(Records of spatial reasoning questions)
* * *
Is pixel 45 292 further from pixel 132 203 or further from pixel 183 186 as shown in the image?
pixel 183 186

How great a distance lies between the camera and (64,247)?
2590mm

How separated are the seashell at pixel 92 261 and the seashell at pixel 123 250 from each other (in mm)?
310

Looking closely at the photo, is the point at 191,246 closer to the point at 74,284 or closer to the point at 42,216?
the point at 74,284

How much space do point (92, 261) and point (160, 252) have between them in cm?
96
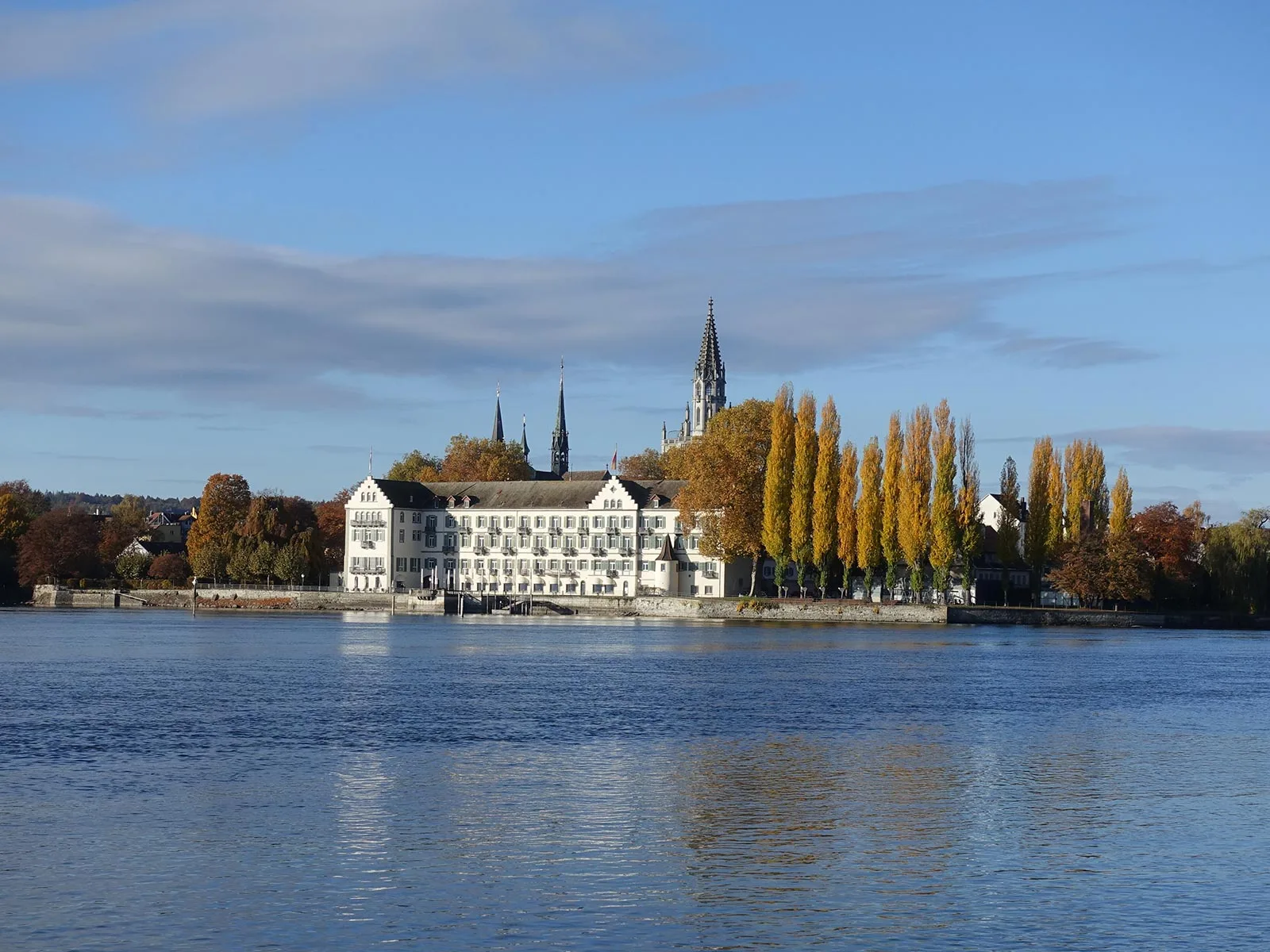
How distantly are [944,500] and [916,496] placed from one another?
70.0 inches

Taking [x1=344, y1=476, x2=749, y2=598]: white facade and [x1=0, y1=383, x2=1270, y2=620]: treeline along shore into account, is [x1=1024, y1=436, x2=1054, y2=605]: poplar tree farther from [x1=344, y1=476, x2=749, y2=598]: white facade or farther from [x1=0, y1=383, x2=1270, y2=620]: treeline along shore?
[x1=344, y1=476, x2=749, y2=598]: white facade

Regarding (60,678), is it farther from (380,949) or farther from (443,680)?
(380,949)

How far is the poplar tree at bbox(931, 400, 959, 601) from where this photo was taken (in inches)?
4023

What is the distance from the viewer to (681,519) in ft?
392

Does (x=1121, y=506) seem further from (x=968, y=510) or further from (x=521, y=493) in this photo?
(x=521, y=493)

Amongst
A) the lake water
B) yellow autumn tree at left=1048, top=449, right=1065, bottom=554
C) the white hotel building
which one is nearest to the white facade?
the white hotel building

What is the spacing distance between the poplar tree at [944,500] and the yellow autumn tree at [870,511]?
3534 mm

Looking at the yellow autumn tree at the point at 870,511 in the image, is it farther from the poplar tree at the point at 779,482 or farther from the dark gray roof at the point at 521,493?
Result: the dark gray roof at the point at 521,493

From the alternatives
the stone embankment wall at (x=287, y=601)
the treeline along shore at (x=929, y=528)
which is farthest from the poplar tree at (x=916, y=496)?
the stone embankment wall at (x=287, y=601)

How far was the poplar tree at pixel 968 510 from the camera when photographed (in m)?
103

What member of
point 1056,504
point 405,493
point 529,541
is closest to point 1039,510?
point 1056,504

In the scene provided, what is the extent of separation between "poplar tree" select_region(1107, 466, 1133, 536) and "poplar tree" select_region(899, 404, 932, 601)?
13735mm

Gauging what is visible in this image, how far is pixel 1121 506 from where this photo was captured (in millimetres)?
108562

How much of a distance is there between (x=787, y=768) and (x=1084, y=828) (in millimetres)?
7390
* * *
== WRITTEN REQUEST ==
Go to the line containing "How much space" and set it down, along with every later line through the last one, exactly as written and without the pictures.

== ANSWER ==
How much space do point (92, 261) and point (160, 252) have between them in cm?
96
How distantly are [944,500] and [916,496] placed from one another?
70.0 inches

Taking [x1=344, y1=476, x2=749, y2=598]: white facade and [x1=0, y1=383, x2=1270, y2=620]: treeline along shore into account, is [x1=1024, y1=436, x2=1054, y2=605]: poplar tree farther from [x1=344, y1=476, x2=749, y2=598]: white facade or farther from [x1=0, y1=383, x2=1270, y2=620]: treeline along shore?
[x1=344, y1=476, x2=749, y2=598]: white facade

Regarding (60,678), is it farther from (380,949) or farther from (443,680)?
(380,949)

How far is the poplar tree at bbox(931, 400, 959, 601) from where this photo was taken (in inches)?
4023

What is the distance from the viewer to (681,519) in ft?
392

Does (x=1121, y=506) seem further from (x=968, y=510) or further from (x=521, y=493) in this photo?
(x=521, y=493)

Amongst
A) the lake water
B) yellow autumn tree at left=1048, top=449, right=1065, bottom=554
C) the white hotel building
which one is nearest to the white facade?
the white hotel building

What is the spacing distance between the poplar tree at [944,500] and the yellow autumn tree at [870,511]?
3534 mm

Looking at the yellow autumn tree at the point at 870,511 in the image, is it farther from the poplar tree at the point at 779,482 or farther from the dark gray roof at the point at 521,493?
Result: the dark gray roof at the point at 521,493

From the alternatives
the stone embankment wall at (x=287, y=601)
the treeline along shore at (x=929, y=528)
which is farthest from the poplar tree at (x=916, y=496)?
the stone embankment wall at (x=287, y=601)

How far was the poplar tree at pixel 968 510 from the camera when photographed (in m)?
103

What member of
point 1056,504
point 405,493
point 529,541
is closest to point 1039,510?
point 1056,504

In the scene provided, what is the extent of separation between "poplar tree" select_region(1107, 466, 1133, 536) and "poplar tree" select_region(899, 404, 932, 601)?
13735mm

Gauging what is visible in this image, how far is pixel 1121 506 from where this photo was captured (in millimetres)?
108562

How much of a distance is there between (x=787, y=768) and (x=1084, y=828) (in millimetres)?
7390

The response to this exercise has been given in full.